In lieu of asking the woman herself, I turned to her hangers. And surprisingly, what hung off of them isn’t all that different from what hangs off of mine. Grandmother had mastered the minimalistic color palette before any blogger did. I was looking at a closet full of plain black cashmere sweaters from Joe Fresh, simple beige cardigans from Ann Taylor, and crisp black trousers that probably came from Zara. (Her army of white blouses, the piece of clothing I most closely tie to her, hung in a separate closet.) I even found the exact same H&M open-wrap sweater that I have in my own closet that I probably picked up back in college. I wondered when she bought hers. I haven’t been able to put mine on since.

Everything was in pristine condition, and everything was exactly Grandmother-size, which is a little bit smaller than Laura-size, so I didn’t take any clothing to remember her by. I did take a couple of purses, including a black Pierre Cardin crossbody bag with a gold chain; she left a dollar and a Q-tip in its front pocket, and I intend to leave both of those items there forever.

But not much else in her wardrobe was fancy. The non-fanciness extended to her vanity, too, where I found a half-empty bottle of Dolce & Gabbana Light Blue, a fragrance you can buy at Duane Reade.

I too have clothes from fast-fashion labels and fragrances from the drugstore, and I’m nowhere near as fancy as her. Her fanciness came from within (and maybe a little from the Mario Badescu skin care regimen she stuck to so closely) and not from her closet. More than two months out from her passing, I still haven’t figured out how to be fancy like her.

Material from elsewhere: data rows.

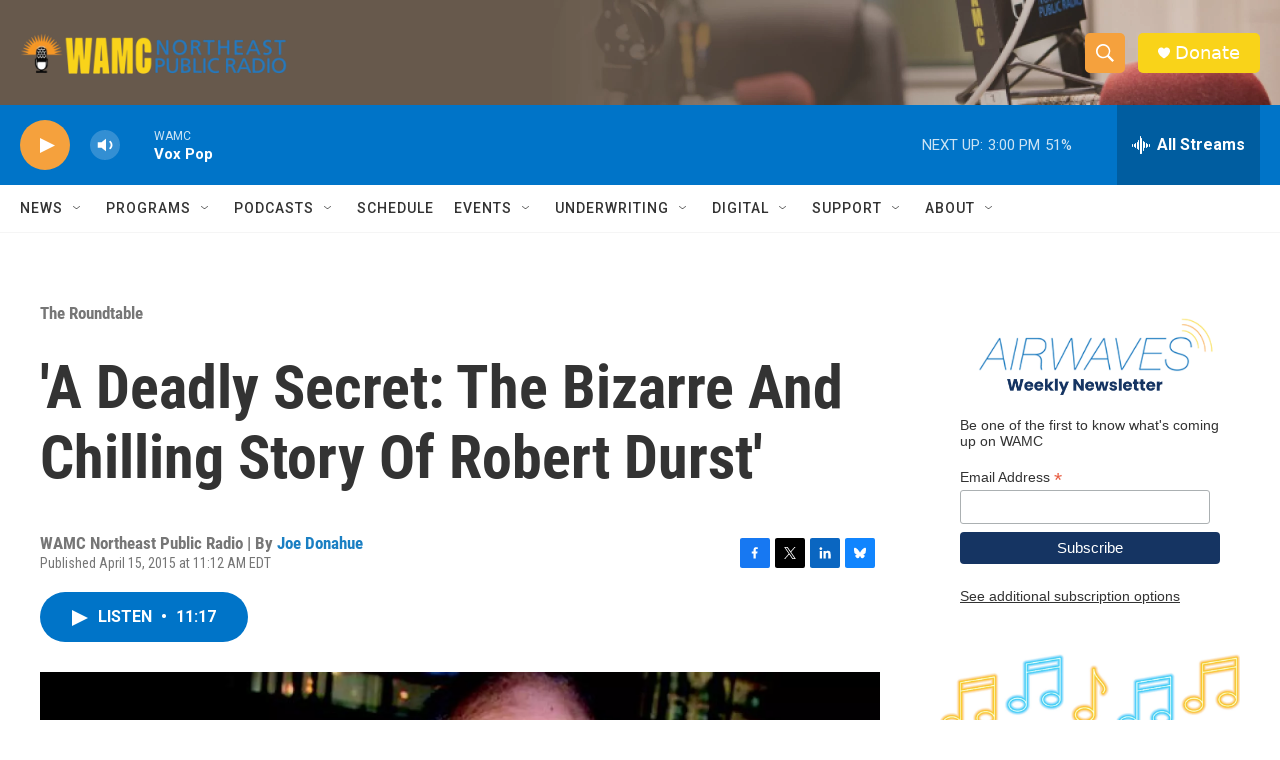

--- FILE ---
content_type: text/html; charset=utf-8
request_url: https://www.google.com/recaptcha/api2/aframe
body_size: 250
content:
<!DOCTYPE HTML><html><head><meta http-equiv="content-type" content="text/html; charset=UTF-8"></head><body><script nonce="uRUuexl1RLVxGDqDK-TrNQ">/** Anti-fraud and anti-abuse applications only. See google.com/recaptcha */ try{var clients={'sodar':'https://pagead2.googlesyndication.com/pagead/sodar?'};window.addEventListener("message",function(a){try{if(a.source===window.parent){var b=JSON.parse(a.data);var c=clients[b['id']];if(c){var d=document.createElement('img');d.src=c+b['params']+'&rc='+(localStorage.getItem("rc::a")?sessionStorage.getItem("rc::b"):"");window.document.body.appendChild(d);sessionStorage.setItem("rc::e",parseInt(sessionStorage.getItem("rc::e")||0)+1);localStorage.setItem("rc::h",'1769022300979');}}}catch(b){}});window.parent.postMessage("_grecaptcha_ready", "*");}catch(b){}</script></body></html>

But a couple of weeks ago, my aunt Lois surfaced a video from 1950, when Grandmother would’ve been around my age. I’ve yet to see it, but it depicts her and my grandfather laughing and dancing, and Lois swears that I look exactly like her. I can’t wait to confirm this for myself, because maybe that means she’s not fully gone — and maybe I do have a little bit of her fanciness in me after all.